In this diptych there are moments of almost superhuman intensity. As a theatre-maker can you distinguish between theatre and reality?
Fortunately I can, yes, but of course you also try to push back the boundaries. When you make theatre, you want to do it in as correct a form as possible, slicing away at it and keeping only the essence, and acting is the most important part of that. Rehearsing is a collective process. I don’t want to impose anything, but I do want to stimulate. You stimulate actors, you conjure up images and that involves close teamwork, great trust. We always want to achieve the best. I am happy to take the risk that something might go wrong. When this play had its première, we had no idea if people would accept it but, as it turned out, Bergman does have a way of touching people!
At the end of Persona the doctor says rather defiantly that you have to be “fairly infantile” to be involved in theatre. I assume you don’t share that opinion, but what then do you see as the significance of theatre in society?

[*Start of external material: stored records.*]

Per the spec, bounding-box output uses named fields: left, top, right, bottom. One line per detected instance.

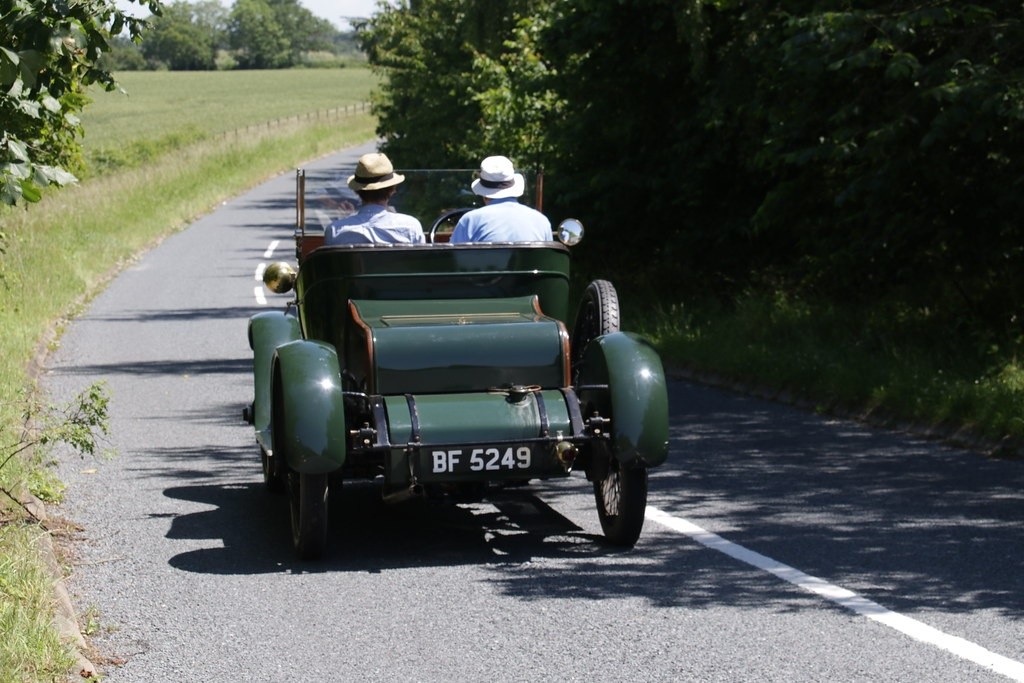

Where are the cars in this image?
left=244, top=162, right=669, bottom=555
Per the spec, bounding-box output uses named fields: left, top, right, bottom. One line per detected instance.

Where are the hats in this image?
left=347, top=153, right=405, bottom=190
left=471, top=156, right=525, bottom=200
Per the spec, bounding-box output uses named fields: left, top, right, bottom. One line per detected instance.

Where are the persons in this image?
left=323, top=153, right=426, bottom=246
left=446, top=156, right=553, bottom=241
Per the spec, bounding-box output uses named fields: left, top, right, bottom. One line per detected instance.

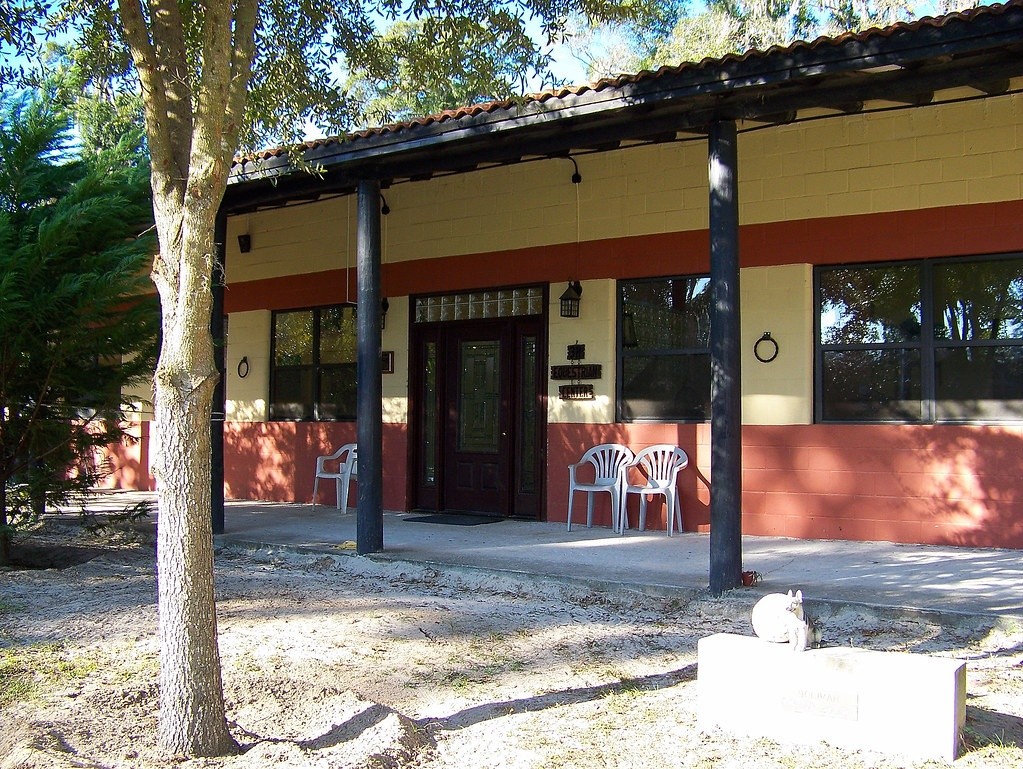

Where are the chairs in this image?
left=312, top=443, right=358, bottom=514
left=567, top=443, right=633, bottom=534
left=619, top=444, right=688, bottom=537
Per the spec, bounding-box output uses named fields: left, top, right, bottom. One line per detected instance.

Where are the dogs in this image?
left=785, top=589, right=827, bottom=654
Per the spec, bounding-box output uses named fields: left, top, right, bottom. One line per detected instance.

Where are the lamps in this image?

I firmly believe that art is an absolute necessity for society. In all forms of art – whether you are looking at a painting in a museum or reading a book at home – you are confronted by an imagined, fictitious world, and that fiction deals with our greatest fears, our worst nightmares and our deepest desires. An air of threat and fear emanate from Rothko’s large paintings, Hugo Claus’ wonderful poems describe his deepest desires … It is very important that people learn to recognize their often very violent instincts. We are fascinated by the story of Macbeth, the monarch who murders children. What has horrified us in real life, we go and see at the theatre so that we can accommodate the violent, destructive instincts that dwell deep inside us. Art is a purification process.